Bien que le président ait accepté et envoyé un décret demandant au gouvernement de retirer ces plaintes, seuls trois ministères ont annoncé qu' ils s'y conforment, et la persécution des journalistes s'est poursuivie. Selon les informations de RSF :

  • Le 12 août, la cyberpolice iranienne (FATA) a interrogé la journaliste Fatemeh Gholipour Ganjalou, du média Rokna, au sujet de sa couverture d'une attaque contre une procession religieuse à Tabriz, dans le nord-ouest de l'Iran. La journaliste a également été convoquée par le procureur de Tabriz les 12, 17 et 19 août, et il lui a été rappelé de ne pas remettre en question les actions de la police en matière de sécurité.
  • Le 11 août, un tribunal de Karaj a condamné le journaliste Omid Faraghat à six mois de prison et à deux ans d'interdiction de publication, l'accusant de « propagande ». Faraghat avait été arrêté le 2 mars en raison de son travail, et avait été libéré sous caution quelques heures plus tard.
  • Le 25 août, l'université publique des sciences médicales d'Iranshahr a déposé une plainte contre les journalistes Sheyda Hassan Zahi et Mohamad Yasin Jalal Zahi du média Mayarjal , au motif que leur reportage sur les problèmes de service dans le département de dialyse de l'hôpital diffusait des « informations fausses et insultantes».

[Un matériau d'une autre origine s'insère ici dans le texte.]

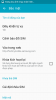 Screenshot_2015-10-22-20-00-52.png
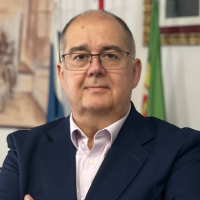 Eligen al alcalde de Zafra para presidir la Red Ruta de la Plata por unanimidad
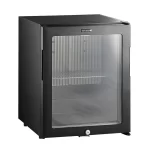 Minibar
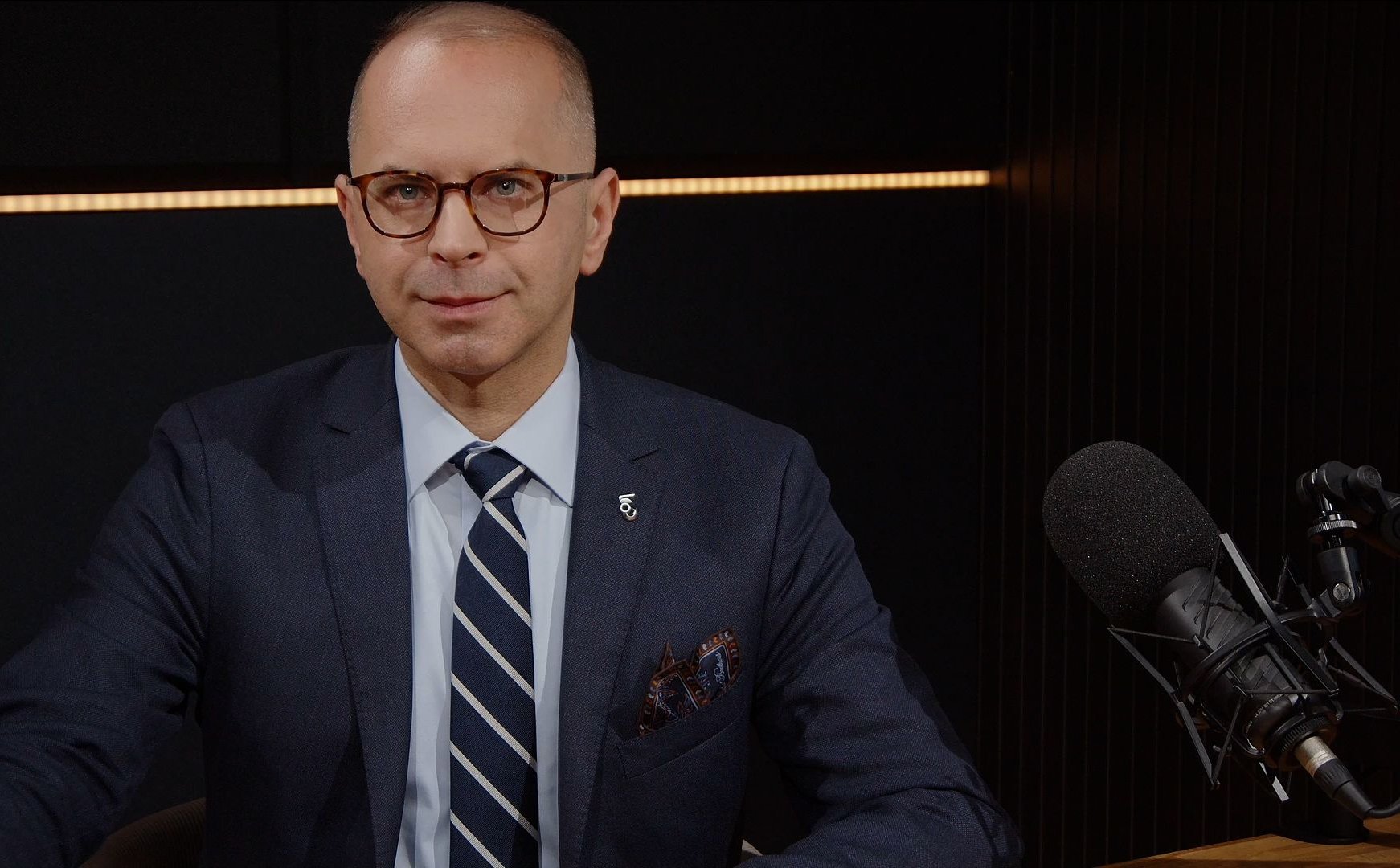 Michał Szczerba o przedwyborczych postulatach KO: Były konkrety, ale rzeczywistość je zweryfikowała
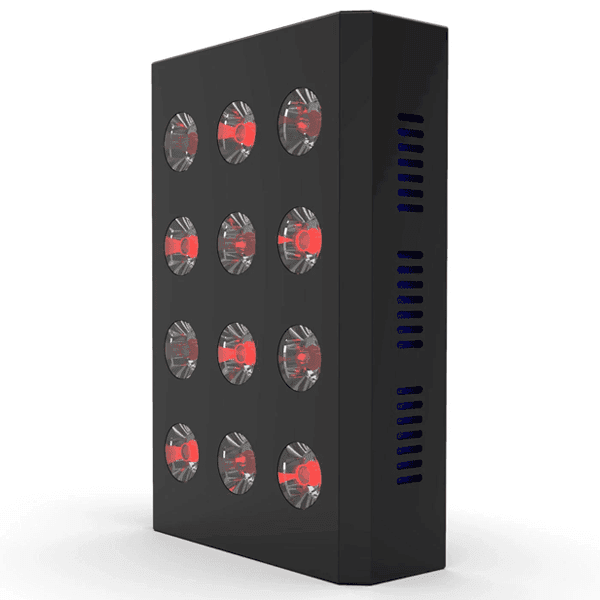 Mito Mobile | Budget Friendly Portable Red Light Therapy - Mito Red Light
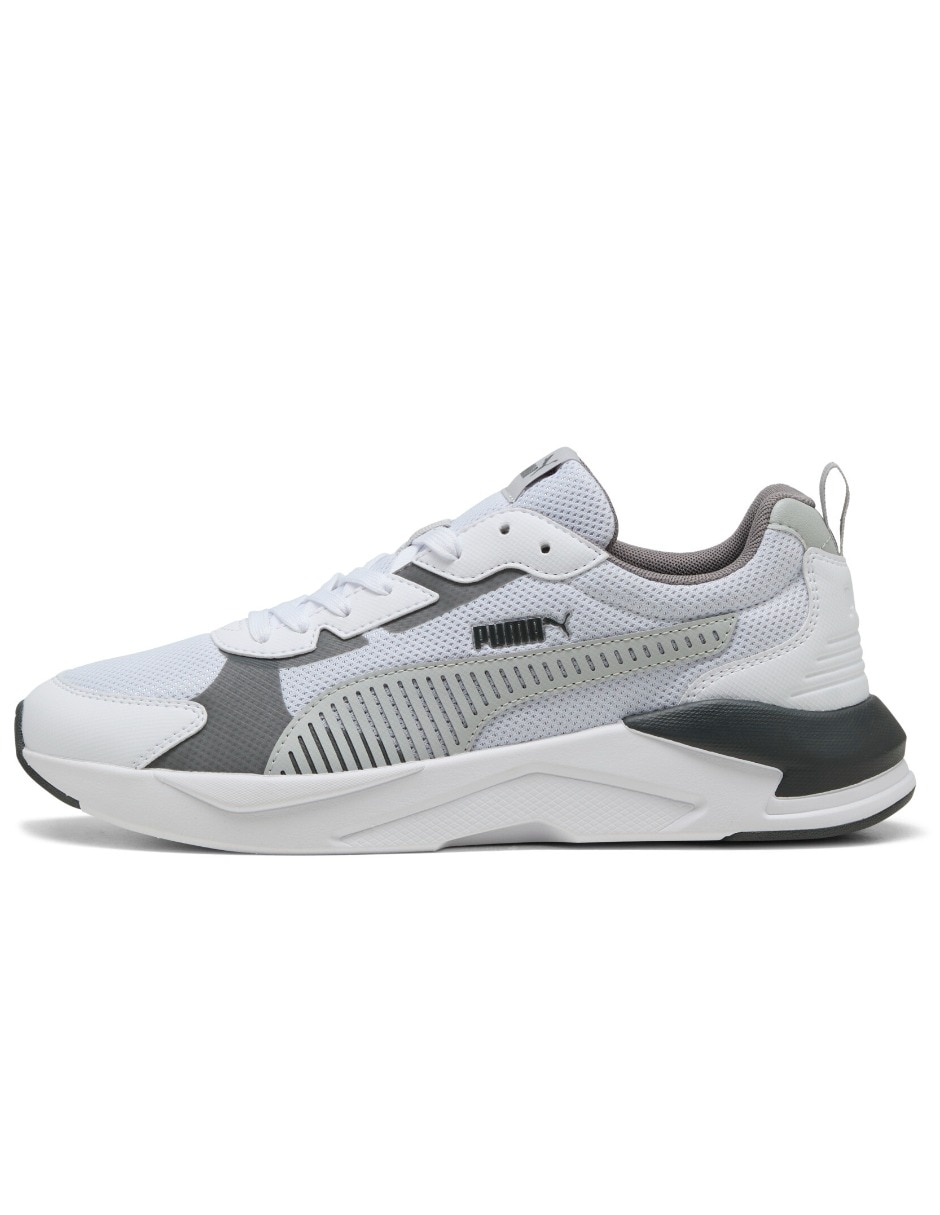 Tenis Puma XRay 3 LT para hombre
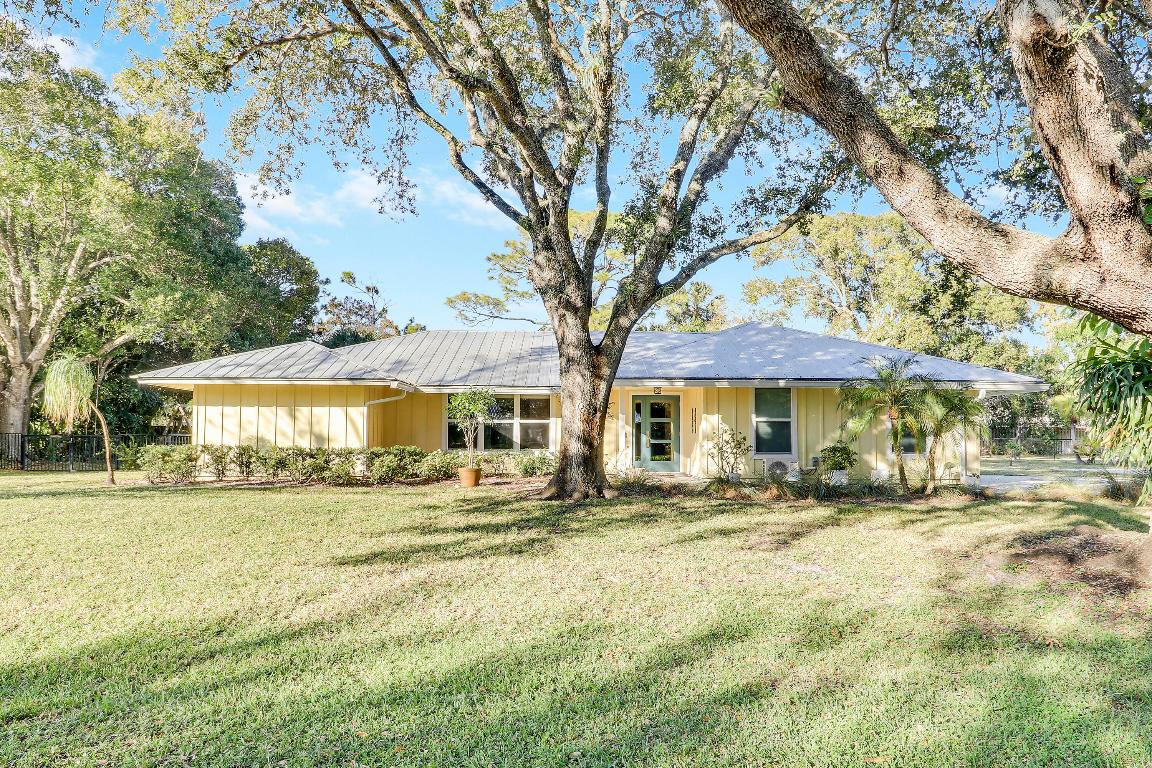 5775 Set N Sun Place N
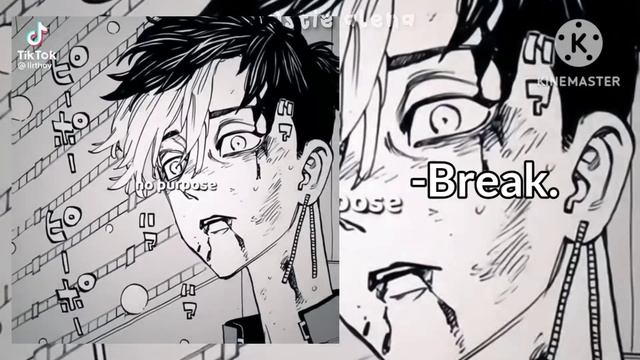BLUE LOCK REACT TO M!Y/N AS SANO MANJIRO // SHORT // MY AU // NO SHIP // — GH0STIE ALENA смотреть онлайн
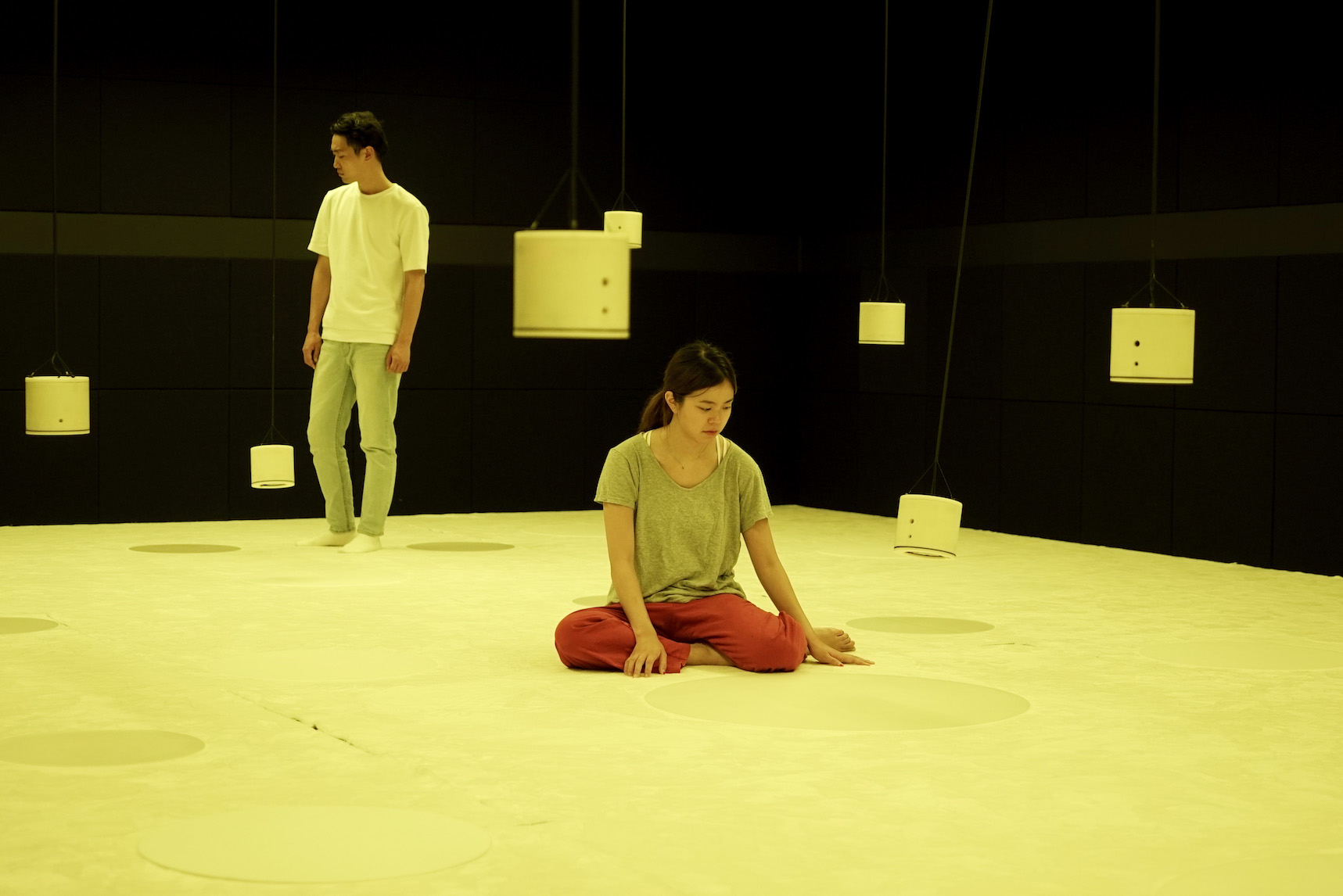 SpaceComposition-Physicalscore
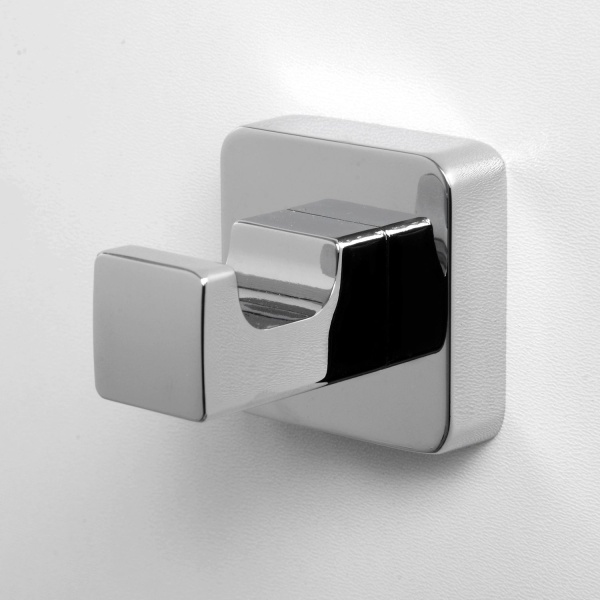 Крючок Lippe K-6523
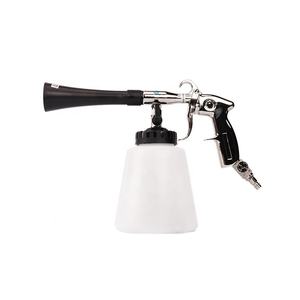 <span class=keywords><strong>Pistolet</strong></span> de nettoyage Pro Tor-nador 1000ML avec ensemble de rotation métallique - Product Image 1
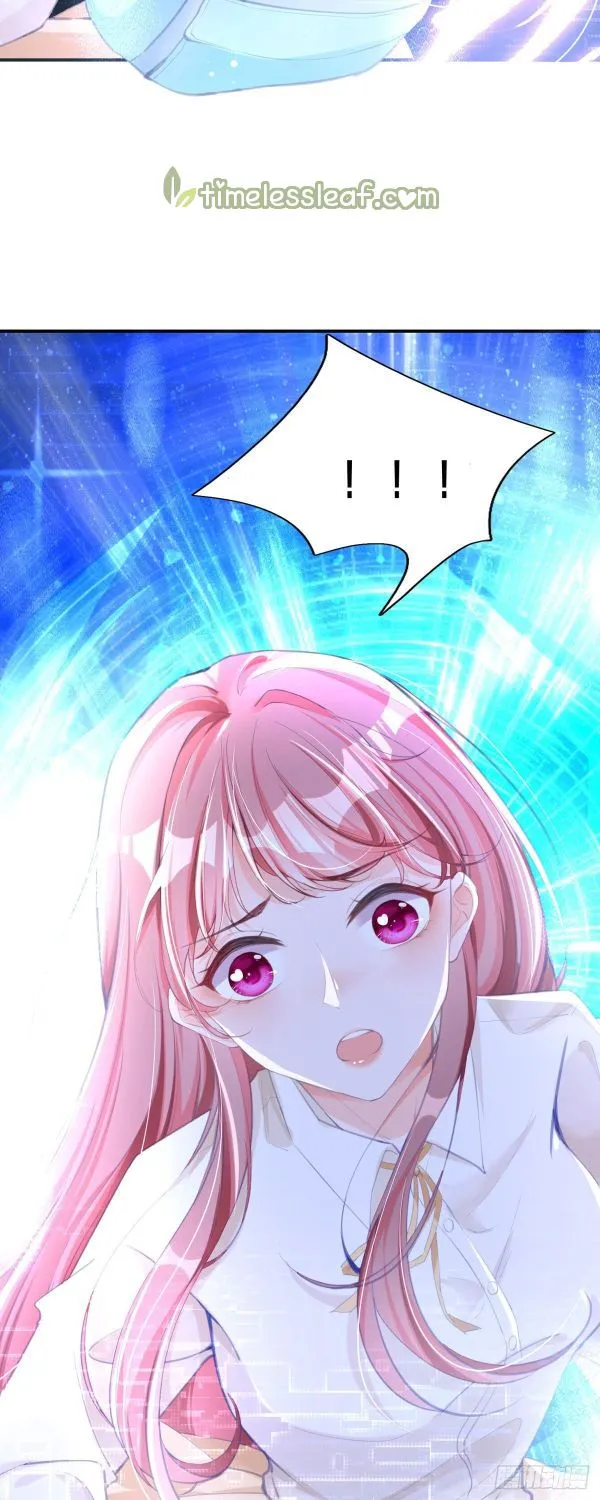 Read The Side Character’s Cheating System chapter 1 image 9 on Lezhin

"L'espoir fragile suscité par la décision du président Pezeshkian en août a été de courte durée. La persécution des journalistes en Iran - leur arrestation, leur interrogatoire, leur condamnation et leur intimidation - se poursuit sans relâche. À l'approche du deuxième anniversaire du mouvement « Femme, vie, liberté », nous demandons la libération des 25 journalistes actuellement emprisonnés en Iran - dont 16 depuis les manifestations de 2022 - et la fin du harcèlement juridique à l'encontre des reporters. Le président doit s'assurer que sa demande est respectée et qu'elle s'étend à toutes les autorités et agences en Iran, sans exception ».

Jonathan Dagher
Responsable du bureau Moyen-Orient de RSF

Une autorité présidentielle limitée

La décision du président Pezeshkian ne s'applique qu'aux agences gouvernementales placées sous son autorité. En tant que chef du pouvoir exécutif, il supervise plusieurs institutions, dont les cabinets et les ministères, le Conseil suprême de sécurité nationale et l'Organisation iranienne de l'énergie atomique, entre autres. Cependant, malgré son influence considérable, le pouvoir politique en Iran appartient en dernier ressort au guide suprême de la République islamique, l'ayatollah Khamenei, qui contrôle l'armée, le pouvoir judiciaire et d'autres institutions clés qui ne se soucient pas de la « mesure » du président. Par exemple, le bureau du procureur de Tabriz, qui a convoqué Fatemeh Gholipour Ganjalou, et le tribunal de Karaj, qui a condamné Omid Faraghad, ne relèvent pas de l'autorité présidentielle.
 

En fait, la décision du président du 7 août a été rendue quelques heures seulement après qu'un tribunal révolutionnaire de la province d'Abadan a convoqué les journalistes indépendants Mandana Sadeghi, Arash Ghaleh Golab et Kourosh Karampour pour leur couverture des manifestations « Femme, vie, liberté » deux ans auparavant, selon les informations de RSF. Ils ont été libérés sous caution quelques heures plus tard et attendent actuellement la décision du tribunal.
 

Plus de 100 journalistes ont été interrogés, détenus ou emprisonnés depuis le début du mouvement de protestation déclenché le 16 septembre 2022 à la suite de la mort de l'étudiante kurde Mahsa Amini en garde à vue à Téhéran. Seize d'entre eux sont toujours emprisonnés à ce jour en raison de leur travail, aux côtés de 19 autres journalistes emprisonnés avant le début des manifestations.